Thursday, March 12, 2026

Words, in a word; Cut!; The Name’s the same; Disorder in the court; Poetry Corner with Anna Graham; Singer-Songwrighteous Brothers; Instrument... or “in-strumpet?” Javelin? Jackknife? Jar of Jam? Fight or Flight? AlphaBeethoven-Baked Puzzle-Poem;

 PUZZLERIA! SLICES: OVER 5πe2 SERVED

Schpuzzle of the Week:

Javelin? Jackknife? Jar of Jam?

Rearrange the combined letters of two William Shakespearean play titles to spell a weapon and a synonym of “preserve.”

This weapon and this synonym each appear but once in Shakespeare’s oeuvre (in two histories, both with “Henry” in the title).

What are this weapon and this synonym of “preserve?”

What are these two play titles?

Appetizer Menu

A Much-Better-Than-A-Wink Appetizer:

Words, in a word; Cut!; The Name’s the same; Disorder in the court; Poetry Corner with Anna Graham;

WORDS, IN A WORD

1. 👚🥫👟Think of a word that can be a noun, verb, or adjective. 
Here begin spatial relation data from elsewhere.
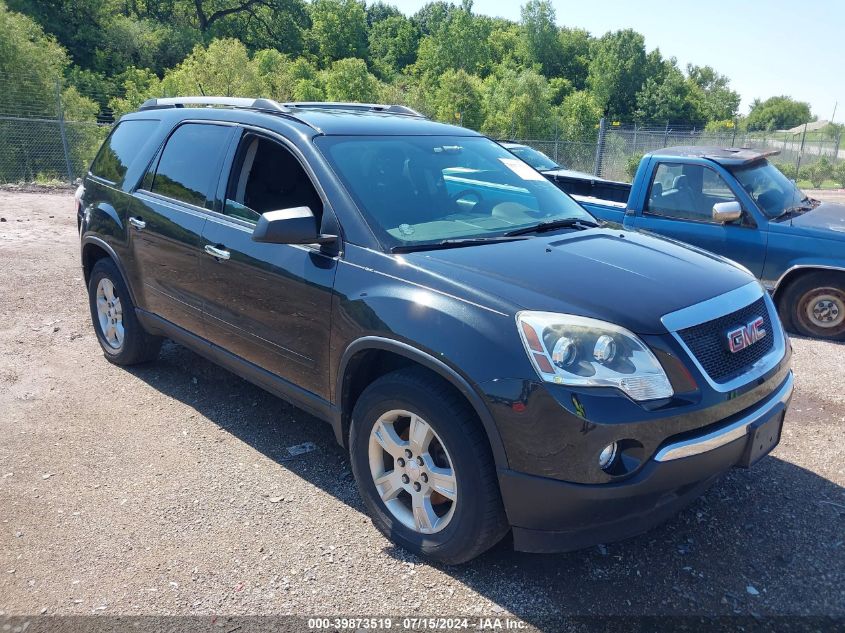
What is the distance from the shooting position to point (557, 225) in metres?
3.69

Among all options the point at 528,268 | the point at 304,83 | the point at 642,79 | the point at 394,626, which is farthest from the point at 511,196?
the point at 642,79

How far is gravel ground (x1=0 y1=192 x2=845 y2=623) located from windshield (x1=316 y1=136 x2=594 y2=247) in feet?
4.89

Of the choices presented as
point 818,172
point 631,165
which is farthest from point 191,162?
point 818,172

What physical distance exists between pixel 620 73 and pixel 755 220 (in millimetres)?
76920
The first three letters spell an article of clothing; the first four letters spell a food; the last four letters spell part of a shoe; the middle three letters spell the past tense of a common verb; and the last three letters spell a word that appears in this puzzle. What are these six words?

CUT!

2. 🎥📖 What film title is only half as long as the title of the book it is based on?

THE NAME’S THE SAME

3. ⚾🎾A baseball player won the World Series as both a player and manager for the same team. 

A tennis player of the same first and last names won the NCAA championship as both a player and coach for the same team. 

DISORDER IN THE COURT

4. 🔥🐟🥔What former tennis star...

(1) might not remember to show up for a match?

(2) might like fly fishing in the Shenandoah Valley?

(3) should work for UPS? 

(4) might be a couch potato?

(5) might be dangerous in the water?

(6) might put aromatic blossoms on his fence? 

Hint: Except for the first, they are all in the International Tennis Hall of Fame. 

POETRY CORNER, WITH ANNA GRAHAM

5. 🎕Fill in the blanks with words that are anagrams of one another to complete the verse.

She _____ the _____ she _____ from gardens
lush,

The cheeks upon her _____ frame shyly blush,

Should any _____ seek to _____ this verse,

Let vengeance’s _____ dispatch them for the worse.

MENU

Period Piece Hors d’Oeuvre:

Fight or Flight?

Write a pair of two-word captions for the two illustrations that accompany the text of this puzzle. 

Interchange the initial consonants in either one of the captions to spell the two words in the other caption. One of the words in one of the captions is an abbreviation (as you can tell by the period.)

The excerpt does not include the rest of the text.